__REQUIREMENTS__
You are to retype all of the data exactly as it appears.

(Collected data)
---

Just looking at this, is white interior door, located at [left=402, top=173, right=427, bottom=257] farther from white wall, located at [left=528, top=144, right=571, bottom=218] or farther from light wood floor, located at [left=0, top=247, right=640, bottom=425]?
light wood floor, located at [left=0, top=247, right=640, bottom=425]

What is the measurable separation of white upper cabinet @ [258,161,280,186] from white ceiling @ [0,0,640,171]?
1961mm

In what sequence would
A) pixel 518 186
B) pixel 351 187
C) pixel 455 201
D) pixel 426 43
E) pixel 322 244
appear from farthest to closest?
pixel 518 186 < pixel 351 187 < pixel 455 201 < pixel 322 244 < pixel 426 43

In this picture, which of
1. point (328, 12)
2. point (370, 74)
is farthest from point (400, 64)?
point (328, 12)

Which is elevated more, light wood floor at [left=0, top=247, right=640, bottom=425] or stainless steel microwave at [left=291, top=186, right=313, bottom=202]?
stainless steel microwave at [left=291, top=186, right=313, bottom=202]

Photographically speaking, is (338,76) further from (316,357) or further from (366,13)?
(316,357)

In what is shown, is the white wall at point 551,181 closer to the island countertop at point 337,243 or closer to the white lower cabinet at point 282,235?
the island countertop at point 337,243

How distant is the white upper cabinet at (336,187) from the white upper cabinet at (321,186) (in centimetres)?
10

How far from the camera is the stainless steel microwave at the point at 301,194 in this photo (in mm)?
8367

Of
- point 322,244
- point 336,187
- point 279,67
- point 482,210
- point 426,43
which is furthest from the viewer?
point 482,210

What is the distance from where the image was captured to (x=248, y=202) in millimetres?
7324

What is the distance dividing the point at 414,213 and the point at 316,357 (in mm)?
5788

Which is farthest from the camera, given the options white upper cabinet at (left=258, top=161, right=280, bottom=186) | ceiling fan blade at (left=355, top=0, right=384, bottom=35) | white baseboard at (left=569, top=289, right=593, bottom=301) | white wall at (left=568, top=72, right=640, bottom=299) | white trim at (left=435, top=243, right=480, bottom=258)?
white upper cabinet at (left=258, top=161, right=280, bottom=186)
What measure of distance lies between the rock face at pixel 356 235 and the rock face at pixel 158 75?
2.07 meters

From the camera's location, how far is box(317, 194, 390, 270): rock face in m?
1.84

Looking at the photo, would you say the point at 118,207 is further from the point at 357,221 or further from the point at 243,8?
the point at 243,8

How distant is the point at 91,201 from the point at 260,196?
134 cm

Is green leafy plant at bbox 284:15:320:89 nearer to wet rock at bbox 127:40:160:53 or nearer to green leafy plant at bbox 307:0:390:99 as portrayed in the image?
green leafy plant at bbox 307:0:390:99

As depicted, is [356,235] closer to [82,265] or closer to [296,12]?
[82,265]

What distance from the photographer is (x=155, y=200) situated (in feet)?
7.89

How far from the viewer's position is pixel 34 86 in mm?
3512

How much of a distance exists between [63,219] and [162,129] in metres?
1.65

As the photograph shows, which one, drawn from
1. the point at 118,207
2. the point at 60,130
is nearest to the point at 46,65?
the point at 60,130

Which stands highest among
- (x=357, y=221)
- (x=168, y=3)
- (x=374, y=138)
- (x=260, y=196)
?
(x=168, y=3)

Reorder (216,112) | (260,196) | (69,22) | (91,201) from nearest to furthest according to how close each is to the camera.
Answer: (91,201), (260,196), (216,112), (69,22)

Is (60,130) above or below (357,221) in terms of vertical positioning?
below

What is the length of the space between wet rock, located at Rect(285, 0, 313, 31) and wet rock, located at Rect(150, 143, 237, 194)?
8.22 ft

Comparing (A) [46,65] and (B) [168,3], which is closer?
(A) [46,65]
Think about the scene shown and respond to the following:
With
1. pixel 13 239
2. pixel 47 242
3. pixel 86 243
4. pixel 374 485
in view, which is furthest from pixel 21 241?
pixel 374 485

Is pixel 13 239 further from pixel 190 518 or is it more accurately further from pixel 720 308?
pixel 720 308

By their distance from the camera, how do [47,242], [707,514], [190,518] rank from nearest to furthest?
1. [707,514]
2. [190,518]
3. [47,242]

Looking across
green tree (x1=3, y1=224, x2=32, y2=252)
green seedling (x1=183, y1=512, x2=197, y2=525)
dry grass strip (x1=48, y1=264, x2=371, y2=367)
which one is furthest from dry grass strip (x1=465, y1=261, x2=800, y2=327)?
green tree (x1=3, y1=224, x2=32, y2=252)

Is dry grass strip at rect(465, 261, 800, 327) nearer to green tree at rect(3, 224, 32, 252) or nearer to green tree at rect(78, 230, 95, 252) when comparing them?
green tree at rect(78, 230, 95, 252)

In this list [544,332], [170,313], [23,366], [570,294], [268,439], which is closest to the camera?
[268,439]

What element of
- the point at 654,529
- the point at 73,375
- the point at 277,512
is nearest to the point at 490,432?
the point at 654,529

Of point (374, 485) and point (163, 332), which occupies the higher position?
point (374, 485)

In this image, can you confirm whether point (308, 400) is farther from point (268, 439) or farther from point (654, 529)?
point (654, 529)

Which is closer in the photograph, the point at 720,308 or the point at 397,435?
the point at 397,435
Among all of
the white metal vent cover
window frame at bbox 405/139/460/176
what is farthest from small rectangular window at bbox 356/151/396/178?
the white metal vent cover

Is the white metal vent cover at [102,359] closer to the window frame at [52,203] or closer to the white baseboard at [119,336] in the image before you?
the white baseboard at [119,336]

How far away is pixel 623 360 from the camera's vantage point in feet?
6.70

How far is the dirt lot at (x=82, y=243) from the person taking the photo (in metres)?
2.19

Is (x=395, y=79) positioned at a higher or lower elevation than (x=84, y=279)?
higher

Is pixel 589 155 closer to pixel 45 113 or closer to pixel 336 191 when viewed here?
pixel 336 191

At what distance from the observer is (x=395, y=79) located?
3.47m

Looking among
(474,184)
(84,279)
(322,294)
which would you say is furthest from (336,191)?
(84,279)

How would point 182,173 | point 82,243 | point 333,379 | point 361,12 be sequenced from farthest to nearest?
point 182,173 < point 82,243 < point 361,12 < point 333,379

---

__TASK RESULT__
Just looking at this, is white interior door, located at [left=402, top=173, right=427, bottom=257] farther from white wall, located at [left=528, top=144, right=571, bottom=218] or farther from light wood floor, located at [left=0, top=247, right=640, bottom=425]?
light wood floor, located at [left=0, top=247, right=640, bottom=425]

What is the measurable separation of white upper cabinet @ [258,161,280,186] from white ceiling @ [0,0,640,171]?
1961mm

In what sequence would
A) pixel 518 186
B) pixel 351 187
C) pixel 455 201
D) pixel 426 43
E) pixel 322 244
appear from farthest to closest?
pixel 518 186 < pixel 351 187 < pixel 455 201 < pixel 322 244 < pixel 426 43

In this picture, which of
1. point (328, 12)
2. point (370, 74)
is farthest from point (400, 64)?
point (328, 12)

Which is elevated more, light wood floor at [left=0, top=247, right=640, bottom=425] or stainless steel microwave at [left=291, top=186, right=313, bottom=202]?
stainless steel microwave at [left=291, top=186, right=313, bottom=202]

Photographically speaking, is (338,76) further from (316,357) or further from (366,13)?
(316,357)

In what is shown, is the white wall at point 551,181 closer to the island countertop at point 337,243 or closer to the white lower cabinet at point 282,235?
the island countertop at point 337,243

How distant is the white upper cabinet at (336,187) from the white upper cabinet at (321,186) (in centimetres)?
10

How far from the camera is the stainless steel microwave at the point at 301,194 in this photo (in mm)?
8367

Of
- point 322,244
- point 336,187
- point 279,67
- point 482,210
- point 426,43
which is furthest from the viewer?
point 482,210

What is the distance from where the image was captured to (x=248, y=202) in millimetres?
7324

What is the distance dividing the point at 414,213 and the point at 316,357 (in mm)?
5788

Which is farthest from the camera, given the options white upper cabinet at (left=258, top=161, right=280, bottom=186) | ceiling fan blade at (left=355, top=0, right=384, bottom=35) | white baseboard at (left=569, top=289, right=593, bottom=301) | white wall at (left=568, top=72, right=640, bottom=299) | white trim at (left=435, top=243, right=480, bottom=258)?
white upper cabinet at (left=258, top=161, right=280, bottom=186)
What measure of distance lies between the rock face at pixel 356 235 and the rock face at pixel 158 75?
2.07 meters

From the camera's location, how far is box(317, 194, 390, 270): rock face in m?
1.84

Looking at the photo, would you say the point at 118,207 is further from the point at 357,221 or further from the point at 243,8?
the point at 243,8

How distant is the point at 91,201 from the point at 260,196?
134 cm

Is green leafy plant at bbox 284:15:320:89 nearer to wet rock at bbox 127:40:160:53 or nearer to green leafy plant at bbox 307:0:390:99 as portrayed in the image?
green leafy plant at bbox 307:0:390:99

As depicted, is [356,235] closer to [82,265] or closer to [296,12]?
[82,265]

What distance from the photographer is (x=155, y=200) situated (in feet)?
7.89

How far from the viewer's position is pixel 34 86 in mm?
3512

How much of a distance exists between [63,219] and [162,129] in metres?
1.65

As the photograph shows, which one, drawn from
1. the point at 118,207
2. the point at 60,130
is nearest to the point at 46,65?
the point at 60,130

Which stands highest among
- (x=357, y=221)
- (x=168, y=3)
- (x=374, y=138)
- (x=260, y=196)
?
(x=168, y=3)

Reorder (216,112) | (260,196) | (69,22) | (91,201) from nearest to furthest according to how close each is to the camera.
Answer: (91,201), (260,196), (216,112), (69,22)

Is (60,130) above or below (357,221) in terms of vertical positioning?
below

What is the length of the space between wet rock, located at Rect(285, 0, 313, 31) and wet rock, located at Rect(150, 143, 237, 194)?
8.22 ft

Comparing (A) [46,65] and (B) [168,3], which is closer?
(A) [46,65]
Think about the scene shown and respond to the following:
With
1. pixel 13 239
2. pixel 47 242
3. pixel 86 243
4. pixel 374 485
in view, which is furthest from pixel 21 241?
pixel 374 485

Is pixel 13 239 further from pixel 190 518 or is it more accurately further from pixel 720 308?
pixel 720 308

By their distance from the camera, how do [47,242], [707,514], [190,518] rank from nearest to furthest?
1. [707,514]
2. [190,518]
3. [47,242]

Looking across
green tree (x1=3, y1=224, x2=32, y2=252)
green seedling (x1=183, y1=512, x2=197, y2=525)
dry grass strip (x1=48, y1=264, x2=371, y2=367)
which one is furthest from dry grass strip (x1=465, y1=261, x2=800, y2=327)?
green tree (x1=3, y1=224, x2=32, y2=252)

Is dry grass strip at rect(465, 261, 800, 327) nearer to green tree at rect(3, 224, 32, 252) or nearer to green tree at rect(78, 230, 95, 252) when comparing them?
green tree at rect(78, 230, 95, 252)

In this list [544,332], [170,313], [23,366], [570,294], [268,439], which is closest to the camera?
[268,439]

What element of
- the point at 654,529
- the point at 73,375
- the point at 277,512
is nearest to the point at 490,432?
the point at 654,529

Of point (374, 485) and point (163, 332), which occupies the higher position?
point (374, 485)

In this image, can you confirm whether point (308, 400) is farther from point (268, 439) or farther from point (654, 529)?
point (654, 529)

Which is closer in the photograph, the point at 720,308 or the point at 397,435?
the point at 397,435
Among all of
the white metal vent cover
window frame at bbox 405/139/460/176
what is farthest from small rectangular window at bbox 356/151/396/178?
the white metal vent cover

Is the white metal vent cover at [102,359] closer to the window frame at [52,203] or closer to the white baseboard at [119,336] in the image before you?
the white baseboard at [119,336]

How far away is pixel 623 360 from the camera's vantage point in feet?
6.70

How far is the dirt lot at (x=82, y=243) from the person taking the photo (in metres)?
2.19

Is (x=395, y=79) positioned at a higher or lower elevation than (x=84, y=279)?
higher

Is pixel 589 155 closer to pixel 45 113 or closer to pixel 336 191 when viewed here?
pixel 336 191

At what distance from the observer is (x=395, y=79) located?
3.47m

Looking among
(474,184)
(84,279)
(322,294)
which would you say is furthest from (336,191)?
(84,279)

How would point 182,173 | point 82,243 | point 333,379 | point 361,12 be sequenced from farthest to nearest?
point 182,173 < point 82,243 < point 361,12 < point 333,379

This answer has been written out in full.